Everything above is reading from /proc, a virtual filesystem where each process is a directory named by its PID:

cat /proc/1234/cmdline | tr '\0' ' '   # the exact command line
ls -l /proc/1234/cwd                   # its working directory
cat /proc/1234/status                  # state, memory, the owning UID
ls -l /proc/1234/fd                    # every open file descriptor

You rarely need this directly, but when ps is not telling you enough - what directory is this process actually running in, what files does it have open - /proc has the ground truth.

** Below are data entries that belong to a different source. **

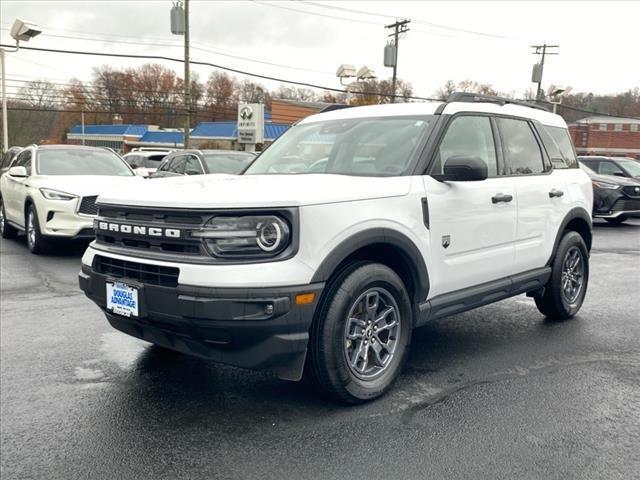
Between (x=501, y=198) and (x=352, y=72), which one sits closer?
(x=501, y=198)

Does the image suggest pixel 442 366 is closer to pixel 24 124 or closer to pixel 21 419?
pixel 21 419

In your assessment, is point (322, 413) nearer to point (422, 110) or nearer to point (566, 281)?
point (422, 110)

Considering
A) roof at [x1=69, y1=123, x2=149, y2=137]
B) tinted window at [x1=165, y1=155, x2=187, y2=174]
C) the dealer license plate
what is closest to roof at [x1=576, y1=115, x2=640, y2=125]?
roof at [x1=69, y1=123, x2=149, y2=137]

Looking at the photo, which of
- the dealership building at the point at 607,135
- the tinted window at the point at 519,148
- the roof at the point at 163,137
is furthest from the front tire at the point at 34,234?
the roof at the point at 163,137

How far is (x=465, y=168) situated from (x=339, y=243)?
1131mm

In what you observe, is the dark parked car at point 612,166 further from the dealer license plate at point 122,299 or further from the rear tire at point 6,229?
the dealer license plate at point 122,299

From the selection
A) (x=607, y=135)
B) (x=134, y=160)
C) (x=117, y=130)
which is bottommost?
(x=117, y=130)

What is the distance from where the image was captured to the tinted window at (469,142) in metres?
4.34

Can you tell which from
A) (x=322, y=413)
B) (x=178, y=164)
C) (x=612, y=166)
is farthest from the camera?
(x=612, y=166)

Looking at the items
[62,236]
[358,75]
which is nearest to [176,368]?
[62,236]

Putting it together: a runaway process

The whole loop in practice:

  1. top (or htop) - find the PID pinning the CPU. Note the user and command.
  2. ps -p <pid> -o user,ppid,cmd - confirm what it is and who started it.
  3. kill <pid> - ask it to stop, then wait a few seconds.
  4. kill -9 <pid> - only if it ignored the polite request.
  5. Find out why it ran away before you call it fixed - a cron job, a stuck loop, a bad deploy. Killing the symptom without finding the cause just means it comes back.

That sequence handles the large majority of "the box is slow" pages. Practice it on a test machine: start a busy loop (yes > /dev/null &), watch it in top, then find and stop it. Do it once and it becomes reflex.